╭─ Document excerpt

Iraq is producing and exporting oil at the highest levels in two decades, bolstering finances for a government that derives 90 to 95 percent of its revenue from oil exports. Iraq increased production capacity from about 2.4 million barrels per day in 2010 to roughly 3.3 million barrels per day in 2012. However, it is still wrestling with the challenges of diversifying its economy and providing essential services.

Yemen

We judge that Yemen’s new president, Abd Rabuh Mansur Hadi, has diminished the power of former President Salih and his family and kept the political transition on track, but Salih’s lingering influence, AQAP’s presence, and the tenuous economy are significant challenges. Yemen’s humanitarian situation is dire, with nearly half of the population considered “food insecure.” Obtaining foreign aid and keeping its oil pipeline open will be crucial to Sanaa’s potential economic improvement. The next key political milestone will be the successful completion of an inclusive National Dialogue that keeps Yemen on course for elections in 2014, although some southern leaders are threatening non-participation. Hadi’s government will also have to maintain pressure on AQAP following a military offensive this past summer that displaced the group from its southern strongholds.

Lebanon

Lebanon’s stability will remain fragile during the next year primarily because of the tensions triggered by the Syrian conflict. We expect Lebanon will be able to avoid destabilizing sectarian violence, but it is likely to experience occasional, localized clashes between pro- and anti-Asad sectarian militias. Thus far, political leaders have succeeded in muting popular outrage over the October 2012 bombing that killed a popular Sunni figure, and the Lebanese Armed Forces remain effective at controlling small-scale violence.

╰─

→ **Given task A**
Reproduce word for word the part of the country assessment excerpt that begins at "We judge that" and stops after "its southern strongholds.".
→ **Given task B**
Condense the paragraph of the country assessment excerpt beginning "We judge that Yemen’s new president" into a short bulleted list that keeps its main facts.

╭─ Recorded information

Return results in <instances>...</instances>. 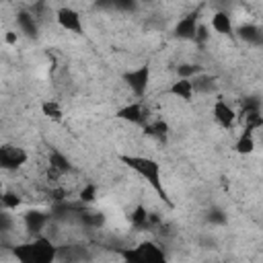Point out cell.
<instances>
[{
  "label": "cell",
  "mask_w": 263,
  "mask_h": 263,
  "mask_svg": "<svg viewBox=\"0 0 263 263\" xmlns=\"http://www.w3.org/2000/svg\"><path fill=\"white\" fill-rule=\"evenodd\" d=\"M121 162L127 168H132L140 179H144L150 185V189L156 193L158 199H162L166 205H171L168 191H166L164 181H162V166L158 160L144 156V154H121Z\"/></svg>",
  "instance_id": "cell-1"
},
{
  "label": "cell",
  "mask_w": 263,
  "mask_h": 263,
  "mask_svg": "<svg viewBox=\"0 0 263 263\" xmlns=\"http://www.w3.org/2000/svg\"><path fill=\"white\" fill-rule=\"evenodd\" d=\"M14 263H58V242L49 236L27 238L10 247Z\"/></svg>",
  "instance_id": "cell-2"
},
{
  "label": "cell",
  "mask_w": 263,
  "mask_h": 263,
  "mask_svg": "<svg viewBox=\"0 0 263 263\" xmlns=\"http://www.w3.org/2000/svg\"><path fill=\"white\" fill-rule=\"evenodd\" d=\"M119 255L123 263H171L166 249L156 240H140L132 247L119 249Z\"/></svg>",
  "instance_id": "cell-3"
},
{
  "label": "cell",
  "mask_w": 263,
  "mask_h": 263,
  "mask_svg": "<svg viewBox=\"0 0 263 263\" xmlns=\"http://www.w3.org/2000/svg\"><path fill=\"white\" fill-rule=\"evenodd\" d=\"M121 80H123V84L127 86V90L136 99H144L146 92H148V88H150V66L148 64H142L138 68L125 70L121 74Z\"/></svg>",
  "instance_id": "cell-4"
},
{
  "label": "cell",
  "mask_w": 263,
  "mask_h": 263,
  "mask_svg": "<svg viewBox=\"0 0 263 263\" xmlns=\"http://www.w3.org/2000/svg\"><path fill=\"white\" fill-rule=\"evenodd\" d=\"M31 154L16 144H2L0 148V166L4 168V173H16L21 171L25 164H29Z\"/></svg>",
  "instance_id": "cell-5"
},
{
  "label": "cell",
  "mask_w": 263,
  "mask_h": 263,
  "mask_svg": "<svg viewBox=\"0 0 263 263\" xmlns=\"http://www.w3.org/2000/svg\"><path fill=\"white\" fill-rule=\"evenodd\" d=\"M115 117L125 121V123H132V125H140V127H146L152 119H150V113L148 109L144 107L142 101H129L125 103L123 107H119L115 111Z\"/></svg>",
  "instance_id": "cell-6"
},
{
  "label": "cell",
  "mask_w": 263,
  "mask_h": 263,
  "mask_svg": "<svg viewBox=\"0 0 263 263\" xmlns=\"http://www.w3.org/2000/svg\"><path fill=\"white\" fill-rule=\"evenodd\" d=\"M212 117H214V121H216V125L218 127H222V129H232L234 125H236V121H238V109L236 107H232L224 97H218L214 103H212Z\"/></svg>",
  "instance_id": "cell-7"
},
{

╰─

→ **Worked answer A**
We judge that Yemen’s new president, Abd Rabuh Mansur Hadi, has diminished the power of former President Salih and his family and kept the political transition on track, but Salih’s lingering influence, AQAP’s presence, and the tenuous economy are significant challenges. Yemen’s humanitarian situation is dire, with nearly half of the population considered “food insecure.” Obtaining foreign aid and keeping its oil pipeline open will be crucial to Sanaa’s potential economic improvement. The next key political milestone will be the successful completion of an inclusive National Dialogue that keeps Yemen on course for elections in 2014, although some southern leaders are threatening non-participation. Hadi’s government will also have to maintain pressure on AQAP following a military offensive this past summer that displaced the group from its southern strongholds.

→ **Worked answer B**
- President Abd Rabuh Mansur Hadi has reduced the power of former President Salih and his family and kept the political transition on track.
- Significant challenges remain: Salih's lingering influence, AQAP's presence, and a tenuous economy.
- The humanitarian situation is dire, with nearly half the population "food insecure."
- Economic improvement depends on obtaining foreign aid and keeping the oil pipeline open.
- The next key political milestone is completing an inclusive National Dialogue that keeps Yemen on course for 2014 elections, though some southern leaders threaten not to participate.
- The government must keep up pressure on AQAP after a summer military offensive drove the group from its southern strongholds.